PERRON Jules [Dictionnaire des anarchistes]

Par Anthony Lorry, Rolf Dupuy, Dominique Petit

Né le 9 août 1862 à Saint Denis. Teinturier ; journalier. Anarchiste de Saint Denis (Seine Saint Denis)

Jules Perron, qui dans sa jeunesse avait été enfermé pour vol dans une maison de correction jusqu’à ses vingt ans (jugement rendu par la Chambre de Paris le 17 août 1878), habitait 32, cours Ragot à Saint-Denis, et exerçait la profession de teinturier.
Dès 1894, il militait au groupe anarchiste de Saint-Denis et avait été inscrit au fichier Bertillon en mars. Sa spécialité consistait à distribuer, avec sa femme, des manifestes et des placards pour la propagande.
Le 1er janvier 1894 il avait été l’objet d’une perquisition où la police avait saisi un volumineux paquet d’imprimés, livres, journaux, placards et brochures, la plupart reçus de Londres, mais avait été laissé libre.
Le 16 mars suivant il fut à nouveau perquisitionné sans résultat et mis en état d’arrestation.
Au printemps 1895, selon le rapport d’un indicateur, il pratiquait "toujours un peu le vol" avec sa compagne et leurs deux enfants et s’occupait également de diffuser à Saint Denis La Sociale de Pouget et Les Temps Nouveaux de Grave.
En 1896, il participa avec Louis Grandidier à une tentative pour créer un journal anarchiste de la banlieue Nord.
En mars 1898, il fit une causerie, lors d’une soirée familiale, avec Grandidier pour Les
Egaux
, groupe libertaire d’études sociales de Saint-Denis, salle Giloppé.
Langlois, Brunet, Murmain et Perron avaient développé les idées anarchistes lors d’une réunion organisée à Aubervilliers, en mai 1898 . Tous affirmèrent la nécessité d’une révolution pour transformer l’état social et la réunion s’était terminée par des chants révolutionnaires en guise d’ordre du jour.
En septembre 1898, Perron participa réunion publique et contradictoire, avec Prost, Salle Alexis, route d’Aubervilliers, à Saint-Denis sur Les crimes du militarisme ; Le désarmement et ses conséquences.
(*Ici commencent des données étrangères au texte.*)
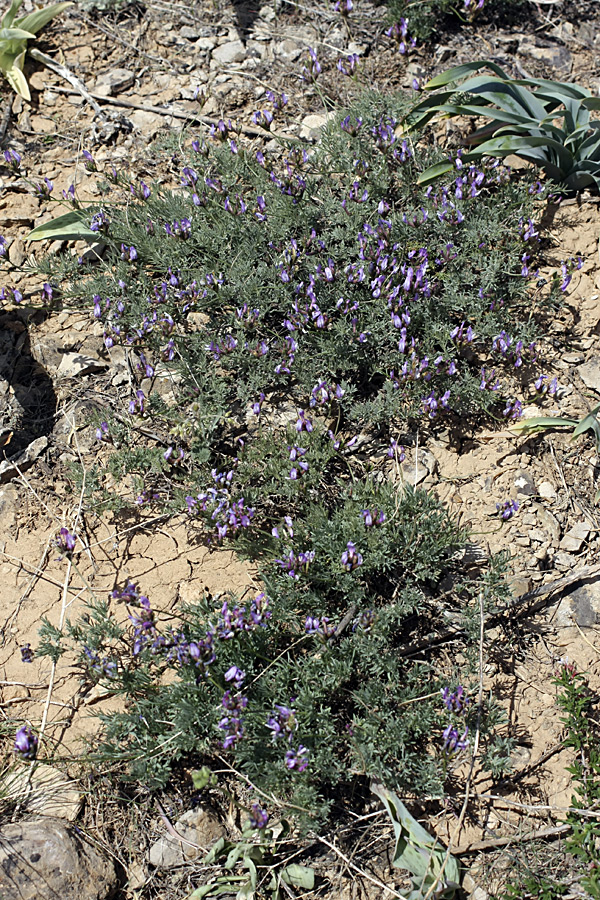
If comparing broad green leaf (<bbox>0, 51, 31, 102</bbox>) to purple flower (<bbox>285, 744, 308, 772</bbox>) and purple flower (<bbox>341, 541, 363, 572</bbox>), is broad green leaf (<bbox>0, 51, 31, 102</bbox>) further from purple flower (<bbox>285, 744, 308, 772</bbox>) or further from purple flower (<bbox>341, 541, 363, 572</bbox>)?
purple flower (<bbox>285, 744, 308, 772</bbox>)

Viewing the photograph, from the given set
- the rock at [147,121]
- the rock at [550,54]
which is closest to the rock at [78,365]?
the rock at [147,121]

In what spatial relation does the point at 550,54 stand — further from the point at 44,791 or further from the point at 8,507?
the point at 44,791

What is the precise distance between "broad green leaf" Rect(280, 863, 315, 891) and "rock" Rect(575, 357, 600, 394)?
3.00 meters

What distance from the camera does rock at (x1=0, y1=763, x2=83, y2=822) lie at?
313 centimetres

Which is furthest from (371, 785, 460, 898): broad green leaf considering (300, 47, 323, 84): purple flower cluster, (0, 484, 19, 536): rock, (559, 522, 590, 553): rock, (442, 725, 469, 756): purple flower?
(300, 47, 323, 84): purple flower cluster

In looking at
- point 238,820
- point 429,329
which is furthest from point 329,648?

Après sa participation à la « Coalition révolutionnaire de Saint-Denis », qui rassembla anarchistes et allemanistes dreyfusards durant l’Affaire, il passa à la politique. En 1899, il fut délégué au congrès de la salle Japy par le comité socialiste-révolutionnaire du Bel-Air de Saint-Denis, affilié à la F.S.R. et désigné comme candidat dans la deuxième circonscription électorale de cette ville.
Perron figurait sur les listes et états d’anarchistes 1900-1912 (dossier n° 327.035), et demeurait 4 rue Baudet à Saint-Denis.

Pour citer cet article :
http://maitron-en-ligne.univ-paris1.fr/spip.php?article198252, notice PERRON Jules [Dictionnaire des anarchistes] par Anthony Lorry, Rolf Dupuy, Dominique Petit, version mise en ligne le 17 décembre 2017, dernière modification le 17 décembre 2017.
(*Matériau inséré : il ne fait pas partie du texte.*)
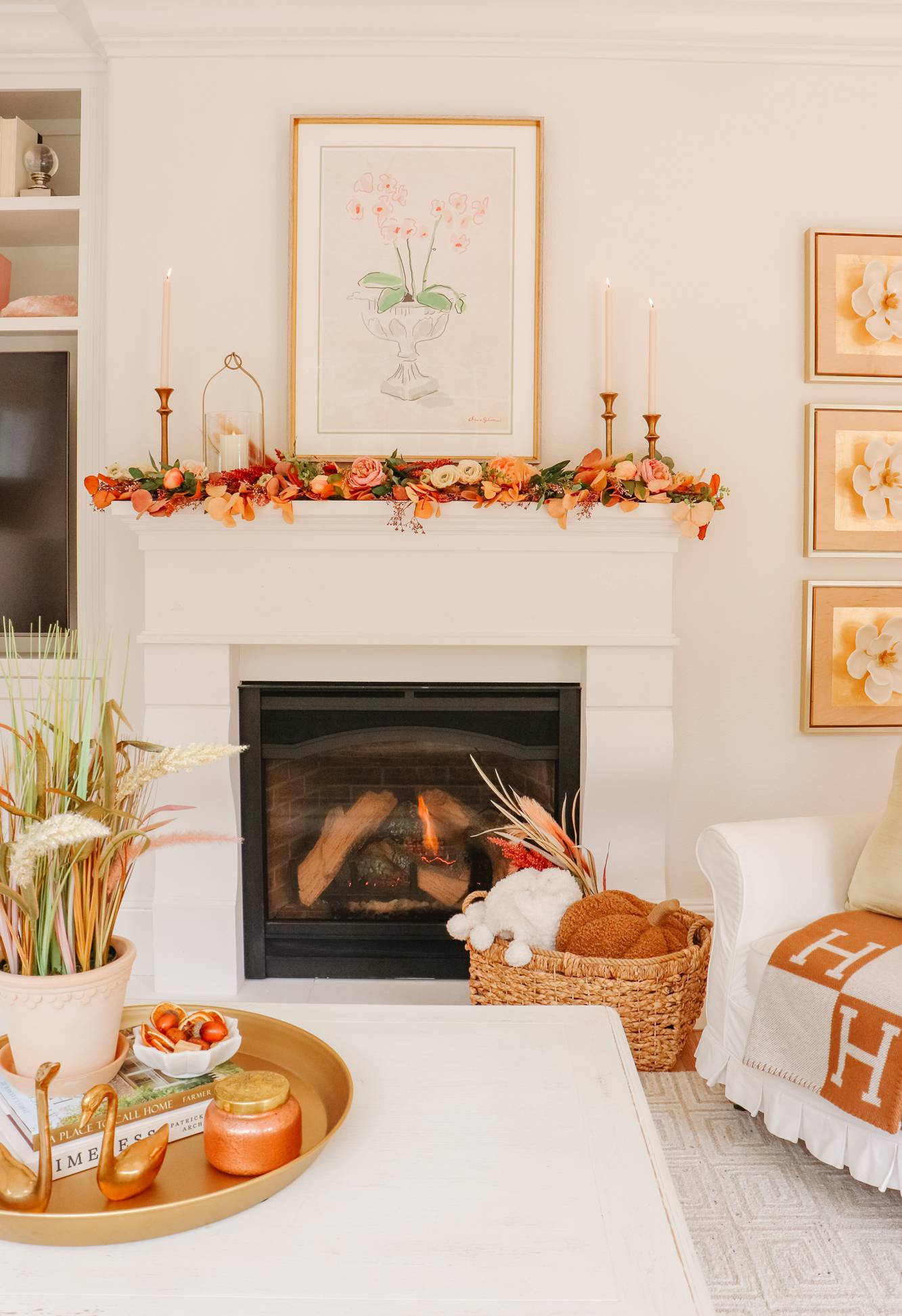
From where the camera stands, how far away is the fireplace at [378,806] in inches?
106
Par Anthony Lorry, Rolf Dupuy, Dominique Petit

SOURCES :
Arch. P. Po : Ba 80, rapports « Cossé » du 18 mai et « Finot » du 26 juin 1896 ; Ba 1500, « liste et états des anarchistes », fiche individuelle Perron. — Le Libertaire n° 120 du 13 au 20 mars 1898 — Les Temps nouveaux 12 mars, 28 mai, 10 septembre 1898 — Arc. Nat. F7/12508 — L’Eclair, 17 mars 1894 — Anarchiste de la banlieue Nord de Paris de Anthony Lorry.

ICONOGRAPHIE : Metropolitan museum of art. Alphonse Bertillon. Albumens silver prints. Photographs.